I had different relationship with all of these giants, but I will always remember the days spent in those musty rehearsal studios working out the numbers. I have to believe that although we have lost monumental artists, they are not finished. In fact, heaven is a bit more heavenly now with Fred doing Piaf for Piaf, Onna telling Mozart to give her some giraffe music, and Cy jamming with Dizzy, surprising him by playing in unexpected keys. Now that's theater!

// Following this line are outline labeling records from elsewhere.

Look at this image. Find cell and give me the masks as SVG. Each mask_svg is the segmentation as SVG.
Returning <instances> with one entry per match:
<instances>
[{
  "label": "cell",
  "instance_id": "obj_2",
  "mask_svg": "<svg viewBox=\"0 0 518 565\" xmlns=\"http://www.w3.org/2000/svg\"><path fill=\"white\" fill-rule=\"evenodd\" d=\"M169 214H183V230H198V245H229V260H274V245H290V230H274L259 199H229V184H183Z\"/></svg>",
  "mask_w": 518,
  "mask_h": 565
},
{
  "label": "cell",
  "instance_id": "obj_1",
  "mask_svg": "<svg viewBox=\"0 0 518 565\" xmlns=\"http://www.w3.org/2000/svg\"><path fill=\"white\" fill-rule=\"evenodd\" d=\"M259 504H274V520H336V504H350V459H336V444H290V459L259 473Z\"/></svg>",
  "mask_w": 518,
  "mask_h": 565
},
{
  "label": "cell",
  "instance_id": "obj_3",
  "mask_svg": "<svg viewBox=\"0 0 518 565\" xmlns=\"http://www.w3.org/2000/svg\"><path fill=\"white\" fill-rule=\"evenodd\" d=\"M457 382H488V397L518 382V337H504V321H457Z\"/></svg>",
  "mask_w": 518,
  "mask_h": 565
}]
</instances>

Glen Roven began his broadway career as a rehearsal pianist when he was in High School. While attending Columbia University he worked on various capacities on several New York productions and at nineteen was the music director of Sugar Babies, becoming the youngest conductor ever on Broadway. Since then he has enjoyed a successful career as conductor, composer and arranger of stage shows, films and TV productions. He is a four-time Emmy winner and this year received his 12th Emmy nomination for Outstanding song of the year. Glen Roven was conductor and arranger of President Clinton's first inauguration and recently conducted the inauguration of George W. Bush. In 1980 he made his European debut conducting the Luxembourg Symphony with Sherril Milnes and Rene Kollo. He has written, conducted and produced for Julie Andrews, Kathleen Battle, Ray Charles, Natalie Cole, Placido Domingo, Ella Fitzgerald, Renee Flemming, Aretha Franklin, Denyce Graves, Bob Hope, Withney Houston, Michael Jackson, Liza Minelli, Diana Ross, Shirley MacLaine, Stevie Wonder and many others. In December 2000, he was the conductor and arranger for quincy Jones and Steven Spielberg's Gala millenium concert in Washington. He has two musicals in devlopement for Broadway: Pandora's Box written with Maria Schlatter and directed by Gary Halvorson, and The 5,000 Fingers of Dr. T, produced by Brian Brolly and directed by Susan Schulman.